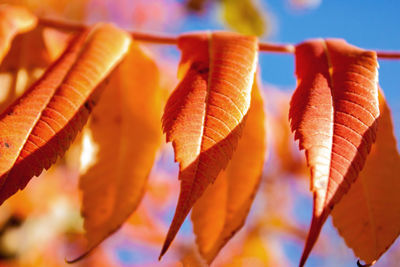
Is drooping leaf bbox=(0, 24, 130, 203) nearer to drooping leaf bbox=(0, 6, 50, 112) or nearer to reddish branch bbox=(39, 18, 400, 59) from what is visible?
reddish branch bbox=(39, 18, 400, 59)

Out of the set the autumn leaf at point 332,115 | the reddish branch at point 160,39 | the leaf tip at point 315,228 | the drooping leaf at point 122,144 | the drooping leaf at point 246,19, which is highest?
the autumn leaf at point 332,115

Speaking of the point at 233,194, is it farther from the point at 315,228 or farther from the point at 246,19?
the point at 246,19

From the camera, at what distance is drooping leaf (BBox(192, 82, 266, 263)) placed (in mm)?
1032

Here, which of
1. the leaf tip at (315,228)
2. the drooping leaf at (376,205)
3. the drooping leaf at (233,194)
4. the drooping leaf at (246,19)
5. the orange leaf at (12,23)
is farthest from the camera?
the drooping leaf at (246,19)

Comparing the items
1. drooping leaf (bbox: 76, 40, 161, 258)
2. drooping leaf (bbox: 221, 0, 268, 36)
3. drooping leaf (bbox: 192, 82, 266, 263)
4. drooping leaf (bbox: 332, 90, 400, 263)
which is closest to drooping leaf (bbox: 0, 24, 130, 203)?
drooping leaf (bbox: 76, 40, 161, 258)

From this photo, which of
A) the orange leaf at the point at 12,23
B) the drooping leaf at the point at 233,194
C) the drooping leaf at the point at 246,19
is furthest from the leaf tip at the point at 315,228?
the drooping leaf at the point at 246,19

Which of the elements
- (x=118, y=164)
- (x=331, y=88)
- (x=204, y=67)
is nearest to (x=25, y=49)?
(x=118, y=164)

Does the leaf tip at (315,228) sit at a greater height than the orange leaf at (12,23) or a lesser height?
greater

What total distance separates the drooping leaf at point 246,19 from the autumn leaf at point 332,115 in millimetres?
1926

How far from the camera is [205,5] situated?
369 cm

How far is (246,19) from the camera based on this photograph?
117 inches

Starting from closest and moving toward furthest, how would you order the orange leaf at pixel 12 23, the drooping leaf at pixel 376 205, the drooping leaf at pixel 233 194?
the drooping leaf at pixel 376 205 → the drooping leaf at pixel 233 194 → the orange leaf at pixel 12 23

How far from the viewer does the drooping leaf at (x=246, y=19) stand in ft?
9.68

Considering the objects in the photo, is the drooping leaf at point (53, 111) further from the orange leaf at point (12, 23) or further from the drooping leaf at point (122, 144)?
the orange leaf at point (12, 23)
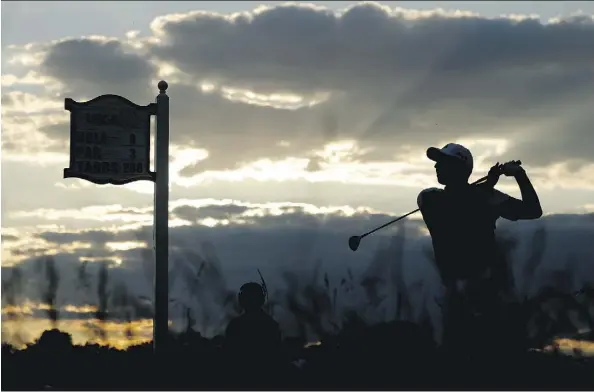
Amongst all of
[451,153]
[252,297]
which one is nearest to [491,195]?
[451,153]

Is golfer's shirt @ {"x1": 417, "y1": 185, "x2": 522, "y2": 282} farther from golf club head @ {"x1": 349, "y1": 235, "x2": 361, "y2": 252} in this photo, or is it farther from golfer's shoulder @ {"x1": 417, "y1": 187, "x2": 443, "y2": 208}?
golf club head @ {"x1": 349, "y1": 235, "x2": 361, "y2": 252}

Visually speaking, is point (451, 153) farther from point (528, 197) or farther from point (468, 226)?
point (528, 197)

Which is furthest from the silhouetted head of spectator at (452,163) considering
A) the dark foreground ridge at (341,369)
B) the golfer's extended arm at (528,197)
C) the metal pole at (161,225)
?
the metal pole at (161,225)

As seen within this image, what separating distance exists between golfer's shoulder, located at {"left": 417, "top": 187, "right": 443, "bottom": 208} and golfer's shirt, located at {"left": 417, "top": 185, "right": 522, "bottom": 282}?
0.03m

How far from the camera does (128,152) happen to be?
43.3 ft

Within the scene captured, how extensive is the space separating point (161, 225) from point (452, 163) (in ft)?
11.4

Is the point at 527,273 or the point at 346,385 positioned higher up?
the point at 527,273

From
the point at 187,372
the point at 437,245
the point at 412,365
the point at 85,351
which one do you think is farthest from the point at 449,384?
the point at 85,351

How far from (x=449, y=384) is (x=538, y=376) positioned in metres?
◇ ◇ ◇ ◇ ◇ ◇ ◇
*Work to complete*: Images should not appear in the copy; retype the listing above exactly.

*Response*:
Is drooping leaf bbox=(0, 24, 130, 203) nearer to drooping leaf bbox=(0, 6, 50, 112) or nearer to reddish branch bbox=(39, 18, 400, 59) from what is visible?
reddish branch bbox=(39, 18, 400, 59)

Out of the set the autumn leaf at point 332,115 | the reddish branch at point 160,39 | the leaf tip at point 315,228 | the drooping leaf at point 122,144 | the drooping leaf at point 246,19, which is highest?
the autumn leaf at point 332,115

Speaking of the point at 233,194, is it farther from the point at 315,228 or farther from the point at 246,19?
the point at 246,19

From the camera, at what distance is drooping leaf (BBox(192, 82, 266, 263)) placed (in mm)?
1032

Here, which of
1. the leaf tip at (315,228)
2. the drooping leaf at (376,205)
3. the drooping leaf at (233,194)
4. the drooping leaf at (246,19)
5. the orange leaf at (12,23)
is farthest from the camera?
the drooping leaf at (246,19)

Comparing the items
1. drooping leaf (bbox: 76, 40, 161, 258)
2. drooping leaf (bbox: 221, 0, 268, 36)
3. drooping leaf (bbox: 192, 82, 266, 263)
4. drooping leaf (bbox: 332, 90, 400, 263)
which is closest to drooping leaf (bbox: 0, 24, 130, 203)?
drooping leaf (bbox: 76, 40, 161, 258)

From this photo, which of
A) the orange leaf at the point at 12,23
B) the drooping leaf at the point at 233,194
C) the drooping leaf at the point at 246,19
is furthest from the leaf tip at the point at 315,228?
the drooping leaf at the point at 246,19

Which of the elements
- (x=118, y=164)
- (x=331, y=88)
- (x=204, y=67)
is nearest to (x=25, y=49)?
(x=118, y=164)

Does the leaf tip at (315,228) sit at a greater height than the orange leaf at (12,23) or a lesser height?
greater

What total distance separates the drooping leaf at point 246,19 from the autumn leaf at point 332,115 in millimetres?
1926

How far from the camera is [205,5] situated?
369 cm

How far is (246,19) from the camera based on this photograph?
117 inches

Starting from closest and moving toward furthest, how would you order the orange leaf at pixel 12 23, the drooping leaf at pixel 376 205, the drooping leaf at pixel 233 194?
the drooping leaf at pixel 376 205 → the drooping leaf at pixel 233 194 → the orange leaf at pixel 12 23

How far from the viewer does the drooping leaf at (x=246, y=19) stand in ft?
9.68

Considering the objects in the photo, is the drooping leaf at point (53, 111) further from the orange leaf at point (12, 23) or further from the drooping leaf at point (122, 144)?
the orange leaf at point (12, 23)
Amongst all of
[451,153]
[252,297]
which one is nearest to [491,195]?
[451,153]

Is golfer's shirt @ {"x1": 417, "y1": 185, "x2": 522, "y2": 282} farther from golf club head @ {"x1": 349, "y1": 235, "x2": 361, "y2": 252} in this photo, or is it farther from golfer's shoulder @ {"x1": 417, "y1": 187, "x2": 443, "y2": 208}?
golf club head @ {"x1": 349, "y1": 235, "x2": 361, "y2": 252}

Visually speaking, is point (451, 153) farther from point (528, 197) or farther from point (468, 226)?
point (528, 197)

Which is furthest from the silhouetted head of spectator at (452,163) considering
A) the dark foreground ridge at (341,369)
B) the golfer's extended arm at (528,197)
C) the metal pole at (161,225)
?
the metal pole at (161,225)

As seen within this image, what separating distance exists between golfer's shoulder, located at {"left": 417, "top": 187, "right": 443, "bottom": 208} and golfer's shirt, located at {"left": 417, "top": 185, "right": 522, "bottom": 282}?
0.03m

How far from the camera does (128,152) happen to be?
43.3 ft

Within the scene captured, how extensive is the space separating point (161, 225) from point (452, 163) (in ft)?
11.4

Is the point at 527,273 or the point at 346,385 positioned higher up?
the point at 527,273

From
the point at 187,372
the point at 437,245
the point at 412,365
the point at 85,351
which one do you think is farthest from the point at 449,384?
the point at 85,351

How far from (x=449, y=384) is (x=538, y=376) positioned in metres?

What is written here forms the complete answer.